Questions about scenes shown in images
┌──

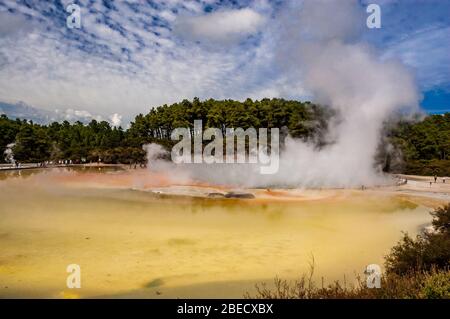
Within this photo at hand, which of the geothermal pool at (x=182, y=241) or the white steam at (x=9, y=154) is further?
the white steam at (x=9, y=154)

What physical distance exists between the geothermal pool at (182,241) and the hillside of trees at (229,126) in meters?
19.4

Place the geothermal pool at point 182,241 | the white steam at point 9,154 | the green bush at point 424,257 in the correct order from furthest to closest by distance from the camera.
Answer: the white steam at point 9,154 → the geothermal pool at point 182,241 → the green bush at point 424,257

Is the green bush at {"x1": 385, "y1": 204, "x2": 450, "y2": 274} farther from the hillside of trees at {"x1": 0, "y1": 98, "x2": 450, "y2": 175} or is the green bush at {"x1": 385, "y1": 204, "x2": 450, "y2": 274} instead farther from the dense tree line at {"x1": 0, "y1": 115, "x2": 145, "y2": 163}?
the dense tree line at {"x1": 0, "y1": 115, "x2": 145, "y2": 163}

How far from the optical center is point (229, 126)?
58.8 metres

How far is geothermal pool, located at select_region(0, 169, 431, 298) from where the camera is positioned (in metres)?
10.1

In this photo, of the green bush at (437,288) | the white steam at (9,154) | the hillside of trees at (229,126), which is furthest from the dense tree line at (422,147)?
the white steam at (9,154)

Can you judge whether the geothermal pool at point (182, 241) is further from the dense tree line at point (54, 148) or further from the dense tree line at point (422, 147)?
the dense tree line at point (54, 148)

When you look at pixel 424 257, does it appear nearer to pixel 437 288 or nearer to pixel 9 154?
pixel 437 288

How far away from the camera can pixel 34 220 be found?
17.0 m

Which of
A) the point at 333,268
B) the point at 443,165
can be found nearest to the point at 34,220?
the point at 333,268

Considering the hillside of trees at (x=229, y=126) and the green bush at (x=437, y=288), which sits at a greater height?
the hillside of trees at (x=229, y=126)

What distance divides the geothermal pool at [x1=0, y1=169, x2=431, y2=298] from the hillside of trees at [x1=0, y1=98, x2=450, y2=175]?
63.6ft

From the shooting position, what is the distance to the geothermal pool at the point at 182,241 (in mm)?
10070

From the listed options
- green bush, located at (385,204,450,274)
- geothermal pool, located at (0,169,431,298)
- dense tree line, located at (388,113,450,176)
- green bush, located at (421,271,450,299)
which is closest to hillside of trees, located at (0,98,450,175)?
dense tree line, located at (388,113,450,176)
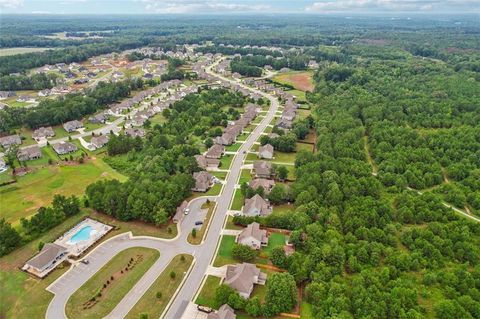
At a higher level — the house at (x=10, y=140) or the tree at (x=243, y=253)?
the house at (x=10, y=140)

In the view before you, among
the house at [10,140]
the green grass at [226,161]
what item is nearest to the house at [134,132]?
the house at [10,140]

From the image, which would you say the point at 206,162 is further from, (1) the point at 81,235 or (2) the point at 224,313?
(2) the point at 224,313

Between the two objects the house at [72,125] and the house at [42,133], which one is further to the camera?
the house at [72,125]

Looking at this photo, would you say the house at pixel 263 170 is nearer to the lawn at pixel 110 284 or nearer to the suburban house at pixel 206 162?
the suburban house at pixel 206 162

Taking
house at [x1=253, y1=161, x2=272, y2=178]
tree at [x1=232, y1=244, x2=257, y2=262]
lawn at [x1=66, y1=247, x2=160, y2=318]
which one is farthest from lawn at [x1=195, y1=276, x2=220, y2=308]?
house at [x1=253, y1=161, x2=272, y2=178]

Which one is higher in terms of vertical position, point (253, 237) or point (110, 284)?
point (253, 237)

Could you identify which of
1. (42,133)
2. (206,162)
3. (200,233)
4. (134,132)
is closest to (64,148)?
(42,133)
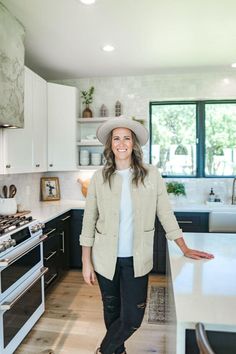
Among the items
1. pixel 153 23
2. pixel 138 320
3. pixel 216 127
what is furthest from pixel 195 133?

└──

**WHAT YOU HAVE TO DO:** Render all of the data above as a JSON list of strings, with one string per line. Skip blank lines and leave the pictures out.

**EXERCISE OUTPUT:**
[
  "Within this photo at hand, which of the geothermal pool at (x=182, y=241) or the white steam at (x=9, y=154) is further?",
  "the white steam at (x=9, y=154)",
  "What physical distance exists between the geothermal pool at (182,241) and the hillside of trees at (229,126) in meters?",
  "19.4",
  "Place the geothermal pool at point 182,241 | the white steam at point 9,154 | the green bush at point 424,257 in the correct order from furthest to closest by distance from the camera.",
  "Answer: the white steam at point 9,154 → the geothermal pool at point 182,241 → the green bush at point 424,257",
  "Is the green bush at {\"x1\": 385, \"y1\": 204, \"x2\": 450, \"y2\": 274} farther from the hillside of trees at {\"x1\": 0, \"y1\": 98, \"x2\": 450, \"y2\": 175} or is the green bush at {\"x1\": 385, \"y1\": 204, \"x2\": 450, \"y2\": 274} instead farther from the dense tree line at {\"x1\": 0, \"y1\": 115, \"x2\": 145, \"y2\": 163}?",
  "the dense tree line at {\"x1\": 0, \"y1\": 115, \"x2\": 145, \"y2\": 163}",
  "How far from the optical center is point (229, 126)?",
  "58.8 metres",
  "How far is geothermal pool, located at select_region(0, 169, 431, 298) from where the camera is positioned (in metres)?",
  "10.1",
  "In this photo, of the green bush at (437,288) | the white steam at (9,154) | the hillside of trees at (229,126), which is furthest from the dense tree line at (422,147)?",
  "the white steam at (9,154)",
  "Can you judge whether the geothermal pool at point (182, 241) is further from the dense tree line at point (54, 148) or further from the dense tree line at point (422, 147)?",
  "the dense tree line at point (54, 148)",
  "When you look at pixel 424 257, does it appear nearer to pixel 437 288 or nearer to pixel 9 154?",
  "pixel 437 288",
  "How far away from the camera can pixel 34 220 be found?",
  "17.0 m",
  "Which of",
  "A) the point at 333,268",
  "B) the point at 443,165",
  "can be found nearest to the point at 34,220?",
  "the point at 333,268",
  "Considering the hillside of trees at (x=229, y=126) and the green bush at (x=437, y=288), which sits at a greater height?",
  "the hillside of trees at (x=229, y=126)",
  "What distance divides the geothermal pool at [x1=0, y1=169, x2=431, y2=298] from the hillside of trees at [x1=0, y1=98, x2=450, y2=175]?",
  "63.6ft",
  "From the shooting position, what is the distance to the geothermal pool at the point at 182,241 (in mm)?",
  "10070",
  "From the listed options",
  "- green bush, located at (385,204,450,274)",
  "- geothermal pool, located at (0,169,431,298)",
  "- dense tree line, located at (388,113,450,176)",
  "- green bush, located at (421,271,450,299)",
  "which is closest to hillside of trees, located at (0,98,450,175)?",
  "dense tree line, located at (388,113,450,176)",
  "At a higher level — the house at (x=10, y=140) or the tree at (x=243, y=253)?",
  "the house at (x=10, y=140)",
  "In the view before you, among",
  "the house at [10,140]",
  "the green grass at [226,161]",
  "what item is nearest to the house at [134,132]?",
  "the house at [10,140]",
  "From the image, which would you say the point at 206,162 is further from, (1) the point at 81,235 or (2) the point at 224,313?",
  "(2) the point at 224,313",
  "Between the two objects the house at [72,125] and the house at [42,133], which one is further to the camera?",
  "the house at [72,125]",
  "Looking at this photo, would you say the house at pixel 263 170 is nearer to the lawn at pixel 110 284 or nearer to the suburban house at pixel 206 162?",
  "the suburban house at pixel 206 162",
  "Taking",
  "house at [x1=253, y1=161, x2=272, y2=178]",
  "tree at [x1=232, y1=244, x2=257, y2=262]",
  "lawn at [x1=66, y1=247, x2=160, y2=318]",
  "which one is farthest from lawn at [x1=195, y1=276, x2=220, y2=308]?",
  "house at [x1=253, y1=161, x2=272, y2=178]",
  "Which one is higher in terms of vertical position, point (253, 237) or point (110, 284)?",
  "point (253, 237)",
  "Could you identify which of",
  "1. (42,133)",
  "2. (206,162)",
  "3. (200,233)",
  "4. (134,132)",
  "is closest to (64,148)?",
  "(42,133)",
  "Among the items",
  "1. pixel 153 23",
  "2. pixel 138 320",
  "3. pixel 216 127",
  "what is furthest from pixel 195 133?"
]